In fact, it's current ad camplaign shows a doctored photograph of Albert in a black caftan saying, "Vun Good Chew deserves Ein Other!"
July 18, 2008 at 10:19 PM · At his trial at Nuremberg, Speer said that in 45
he was convinced that Adolf must be eliminated to save Germany, and got the idea of poison him
with gas through the bunker´s ventilation sistem. But could'n do it because at the last minute the sistem was modify and to introduce the gas became
impossible. Of course,he didn't tell anybody of this plan,end we have only his word about it, But
the judges believed him, and gave him 20 years
instead of hanging. If I were one of the judges,
i would have vote for death sentence.
July 22, 2008 at 12:13 PM · it started with a nice Taschner revival and ended posthume with Speer death sentance...
July 22, 2008 at 01:54 PM · Maybe because you brought the subject of the "private concert for Speer"...

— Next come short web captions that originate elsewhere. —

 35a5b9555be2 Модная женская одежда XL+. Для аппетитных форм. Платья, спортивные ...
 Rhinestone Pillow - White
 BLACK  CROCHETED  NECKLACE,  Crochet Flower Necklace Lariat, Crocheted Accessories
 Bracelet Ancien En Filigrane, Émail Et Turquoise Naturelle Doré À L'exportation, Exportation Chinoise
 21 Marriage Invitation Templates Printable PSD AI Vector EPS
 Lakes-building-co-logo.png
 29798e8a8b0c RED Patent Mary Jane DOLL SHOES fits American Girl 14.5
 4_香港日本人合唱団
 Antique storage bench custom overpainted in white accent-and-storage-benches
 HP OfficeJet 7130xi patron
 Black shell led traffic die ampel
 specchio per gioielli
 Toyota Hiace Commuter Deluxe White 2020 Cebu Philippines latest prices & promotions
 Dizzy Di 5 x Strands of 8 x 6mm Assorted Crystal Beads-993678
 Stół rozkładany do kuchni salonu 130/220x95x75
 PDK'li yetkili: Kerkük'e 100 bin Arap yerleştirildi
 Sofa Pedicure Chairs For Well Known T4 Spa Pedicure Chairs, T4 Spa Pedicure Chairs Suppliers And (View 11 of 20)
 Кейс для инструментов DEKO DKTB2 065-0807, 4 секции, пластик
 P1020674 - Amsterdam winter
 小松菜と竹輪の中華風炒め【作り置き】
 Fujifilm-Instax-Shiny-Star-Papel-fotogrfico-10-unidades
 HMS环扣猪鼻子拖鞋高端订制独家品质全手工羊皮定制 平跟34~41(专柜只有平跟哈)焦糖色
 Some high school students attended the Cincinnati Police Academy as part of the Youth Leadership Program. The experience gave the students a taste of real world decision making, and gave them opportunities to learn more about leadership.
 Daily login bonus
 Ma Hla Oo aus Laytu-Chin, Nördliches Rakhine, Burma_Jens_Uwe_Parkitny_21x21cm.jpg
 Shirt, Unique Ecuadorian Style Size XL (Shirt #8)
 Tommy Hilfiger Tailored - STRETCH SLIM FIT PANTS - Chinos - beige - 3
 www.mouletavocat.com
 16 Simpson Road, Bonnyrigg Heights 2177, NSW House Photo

July 22, 2008 at 03:20 PM · And we can discuss the abilities of that nice
guy Reinhold Heydrich as a violinist?
September 13, 2011 at 11:37 PM ·
In evaluating (or maybe simply enjoying ) an artist's musicianship it would be nice to do so by separating it from political circumstances surrounding.
As a German of the younger generation whose mother and grandmother survived a concentration camp I will never promote to forget that part of history, but we do need to learn to not bring everything that happened in the 30ies and 40ies in context with Hitler.
It would be nice if discussion about Taschner's playing would focus on just that: his musicianship. I don't even believe in the necessity to discuss wether he is "as good as" or "in the same league as" xyz or not. As for my part I have to say that I admire his honest and sincere musicianship and can appreciate a lot of his music-making.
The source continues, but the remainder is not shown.